> TEXTO FORNECIDO
# # #

Por Gabrielle E. R. Gomes
O conceito de sagrado feminino está enraizado em várias culturas e tradições espirituais ao redor do mundo, remetendo a uma reverência pela essência feminina que transcende o gênero e a sexualidade. Não se trata de um culto religioso tampouco de uma identidade partidária, mas de uma celebração da energia feminina e conexão com a natureza e uma espiritualidade que honra as qualidades associadas ao feminino, isto é, a intuição, criação, o cuidado, a sabedoria, fertilidade, criatividade e a conexão.
Esse conceito é muitas vezes representado por arquétipos femininos presentes em mitologias, como a deusa mãe, que simboliza a nutrição e a criação, ou a deusa guerreira, que encarna a força e a proteção. E essas figuras não apenas reverenciam o feminino como também são modelos de empoderamento, permitindo a conexão com aspectos profundos de si mesma e da sua essência. Por isso, nesse contexto, o empoderamento está além do mero fortalecimento de direitos ou da luta por igualdade; trata-se de um processo de reconexão com o próprio poder interior a partir de uma figura que faça sentido para si, acessando sua identidade com propósito independentemente das expectativas sociais ou das normas patriarcais.

# # #

> DADOS FORNECIDOS
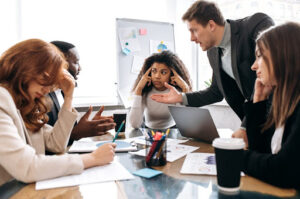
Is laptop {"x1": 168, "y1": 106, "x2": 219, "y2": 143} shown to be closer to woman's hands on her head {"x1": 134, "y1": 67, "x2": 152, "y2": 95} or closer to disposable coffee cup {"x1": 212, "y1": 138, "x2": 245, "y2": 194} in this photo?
disposable coffee cup {"x1": 212, "y1": 138, "x2": 245, "y2": 194}

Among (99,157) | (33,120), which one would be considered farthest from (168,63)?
(99,157)

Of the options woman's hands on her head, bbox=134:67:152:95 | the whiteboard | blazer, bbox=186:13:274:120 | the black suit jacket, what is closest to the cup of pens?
the black suit jacket

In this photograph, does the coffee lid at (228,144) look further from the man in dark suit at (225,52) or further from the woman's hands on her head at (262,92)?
the man in dark suit at (225,52)

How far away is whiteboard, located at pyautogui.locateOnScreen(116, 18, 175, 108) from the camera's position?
3.00 meters

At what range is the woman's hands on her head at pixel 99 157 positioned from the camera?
879 millimetres

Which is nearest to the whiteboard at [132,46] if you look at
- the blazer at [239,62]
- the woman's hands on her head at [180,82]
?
the woman's hands on her head at [180,82]

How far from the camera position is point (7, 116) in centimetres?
82

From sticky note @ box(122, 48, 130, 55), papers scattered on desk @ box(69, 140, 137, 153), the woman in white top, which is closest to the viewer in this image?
papers scattered on desk @ box(69, 140, 137, 153)

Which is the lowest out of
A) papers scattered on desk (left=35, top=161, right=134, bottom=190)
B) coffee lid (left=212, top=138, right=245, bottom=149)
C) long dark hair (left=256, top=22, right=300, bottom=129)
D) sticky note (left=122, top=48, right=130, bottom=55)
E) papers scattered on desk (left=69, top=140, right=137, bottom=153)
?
papers scattered on desk (left=69, top=140, right=137, bottom=153)

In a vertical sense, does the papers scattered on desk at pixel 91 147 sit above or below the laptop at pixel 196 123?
below

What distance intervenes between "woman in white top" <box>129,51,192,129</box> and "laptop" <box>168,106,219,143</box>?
65 centimetres

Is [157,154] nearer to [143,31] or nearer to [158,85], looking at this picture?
[158,85]

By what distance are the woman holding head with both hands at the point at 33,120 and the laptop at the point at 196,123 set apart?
48 centimetres

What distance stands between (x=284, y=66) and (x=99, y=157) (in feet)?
2.32
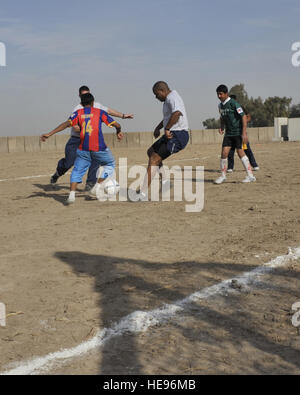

# # #

> PERGUNTAS A RESPONDER
(1) Reproduza, do texto sobre o sagrado feminino, o trecho que abre com as palavras que contêm "Esse conceito é" e fecha com "das normas patriarcais.".
(2) No texto sobre o sagrado feminino, o que a deusa mãe simboliza?
O material é independente do texto e não tem relação com ele.

> RESULTADOS POR TAREFA
(1)
Esse conceito é muitas vezes representado por arquétipos femininos presentes em mitologias, como a deusa mãe, que simboliza a nutrição e a criação, ou a deusa guerreira, que encarna a força e a proteção. E essas figuras não apenas reverenciam o feminino como também são modelos de empoderamento, permitindo a conexão com aspectos profundos de si mesma e da sua essência. Por isso, nesse contexto, o empoderamento está além do mero fortalecimento de direitos ou da luta por igualdade; trata-se de um processo de reconexão com o próprio poder interior a partir de uma figura que faça sentido para si, acessando sua identidade com propósito independentemente das expectativas sociais ou das normas patriarcais.

(2) A nutrição e a criação.